Requirement → Rewrite every line of the listing below as a numbered list, omitting the blank lines.

(Source data)
# # #

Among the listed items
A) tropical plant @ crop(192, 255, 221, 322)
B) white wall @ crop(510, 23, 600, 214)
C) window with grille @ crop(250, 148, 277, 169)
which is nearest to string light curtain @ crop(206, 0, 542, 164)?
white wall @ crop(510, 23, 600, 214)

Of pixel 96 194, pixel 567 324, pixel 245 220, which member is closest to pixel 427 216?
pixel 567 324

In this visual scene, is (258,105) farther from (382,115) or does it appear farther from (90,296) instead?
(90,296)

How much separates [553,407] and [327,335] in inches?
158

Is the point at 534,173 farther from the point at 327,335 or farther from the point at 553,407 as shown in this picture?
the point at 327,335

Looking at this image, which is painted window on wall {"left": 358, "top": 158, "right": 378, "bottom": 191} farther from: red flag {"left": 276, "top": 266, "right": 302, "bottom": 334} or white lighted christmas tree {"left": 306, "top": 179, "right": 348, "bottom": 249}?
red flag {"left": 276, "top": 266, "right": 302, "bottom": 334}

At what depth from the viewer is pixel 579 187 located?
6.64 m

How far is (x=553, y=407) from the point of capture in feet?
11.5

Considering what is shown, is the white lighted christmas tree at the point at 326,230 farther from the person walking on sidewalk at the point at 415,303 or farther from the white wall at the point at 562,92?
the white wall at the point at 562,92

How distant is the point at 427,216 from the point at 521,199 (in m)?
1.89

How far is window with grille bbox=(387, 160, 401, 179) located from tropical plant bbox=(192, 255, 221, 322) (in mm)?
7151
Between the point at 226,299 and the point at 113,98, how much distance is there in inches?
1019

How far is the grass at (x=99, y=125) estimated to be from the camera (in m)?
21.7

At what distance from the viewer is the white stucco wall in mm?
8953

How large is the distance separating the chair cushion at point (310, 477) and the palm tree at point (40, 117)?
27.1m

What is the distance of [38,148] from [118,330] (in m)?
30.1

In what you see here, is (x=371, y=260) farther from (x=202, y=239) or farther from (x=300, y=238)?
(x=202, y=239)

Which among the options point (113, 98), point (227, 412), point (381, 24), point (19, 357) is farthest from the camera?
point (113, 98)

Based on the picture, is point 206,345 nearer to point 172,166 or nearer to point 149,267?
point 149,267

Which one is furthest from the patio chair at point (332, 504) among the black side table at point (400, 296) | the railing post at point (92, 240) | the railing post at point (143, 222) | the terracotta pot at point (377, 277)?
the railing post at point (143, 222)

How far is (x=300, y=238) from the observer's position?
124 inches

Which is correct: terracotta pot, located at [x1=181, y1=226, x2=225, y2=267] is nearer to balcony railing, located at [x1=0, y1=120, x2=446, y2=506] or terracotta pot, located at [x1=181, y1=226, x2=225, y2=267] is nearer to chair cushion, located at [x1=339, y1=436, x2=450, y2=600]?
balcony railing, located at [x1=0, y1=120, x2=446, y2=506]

# # #

Output for this exercise →
1. Among the listed items
2. A) tropical plant @ crop(192, 255, 221, 322)
3. B) white wall @ crop(510, 23, 600, 214)
4. C) window with grille @ crop(250, 148, 277, 169)
5. which is nearest to string light curtain @ crop(206, 0, 542, 164)?
6. white wall @ crop(510, 23, 600, 214)
7. Of pixel 96 194, pixel 567 324, pixel 245 220, which member is closest to pixel 427 216?
8. pixel 567 324
9. In this visual scene, is (258,105) farther from (382,115) or does it appear farther from (90,296) instead?
10. (90,296)
11. How much separates [553,407] and [327,335] in inches?
12. 158
13. Is the point at 534,173 farther from the point at 327,335 or farther from the point at 553,407 as shown in this picture?
14. the point at 327,335
15. Looking at this image, which is painted window on wall {"left": 358, "top": 158, "right": 378, "bottom": 191} farther from: red flag {"left": 276, "top": 266, "right": 302, "bottom": 334} or white lighted christmas tree {"left": 306, "top": 179, "right": 348, "bottom": 249}?
16. red flag {"left": 276, "top": 266, "right": 302, "bottom": 334}
17. At what depth from the viewer is pixel 579 187 located?
18. 6.64 m
19. How far is (x=553, y=407) from the point of capture in feet?
20. 11.5
21. Considering what is shown, is the white lighted christmas tree at the point at 326,230 farther from the person walking on sidewalk at the point at 415,303 or farther from the white wall at the point at 562,92?
22. the white wall at the point at 562,92
23. How distant is the point at 427,216 from the point at 521,199 (in m)?
24. 1.89
25. How far is window with grille bbox=(387, 160, 401, 179) located from tropical plant bbox=(192, 255, 221, 322) (in mm)?
26. 7151
27. Between the point at 226,299 and the point at 113,98, how much distance is there in inches?
28. 1019
29. How far is the grass at (x=99, y=125) estimated to be from the camera (in m)?
30. 21.7
31. At what distance from the viewer is the white stucco wall in mm?
32. 8953
33. How large is the distance separating the chair cushion at point (310, 477) and the palm tree at point (40, 117)?
34. 27.1m
35. What is the distance of [38,148] from [118,330] (in m)?
36. 30.1
37. In what you see here, is (x=371, y=260) farther from (x=202, y=239) or farther from (x=300, y=238)?
38. (x=202, y=239)
39. Which among the options point (113, 98), point (227, 412), point (381, 24), point (19, 357) is farthest from the camera?
40. point (113, 98)
41. Based on the picture, is point 206,345 nearer to point 172,166 or nearer to point 149,267?
42. point 149,267
43. Which one is furthest from the patio chair at point (332, 504) among the black side table at point (400, 296) | the railing post at point (92, 240) | the railing post at point (143, 222) | the terracotta pot at point (377, 277)?
44. the railing post at point (143, 222)
45. How far is (x=300, y=238) from the observer's position?
46. 124 inches
47. Which is correct: terracotta pot, located at [x1=181, y1=226, x2=225, y2=267] is nearer to balcony railing, located at [x1=0, y1=120, x2=446, y2=506] or terracotta pot, located at [x1=181, y1=226, x2=225, y2=267] is nearer to chair cushion, located at [x1=339, y1=436, x2=450, y2=600]?
48. balcony railing, located at [x1=0, y1=120, x2=446, y2=506]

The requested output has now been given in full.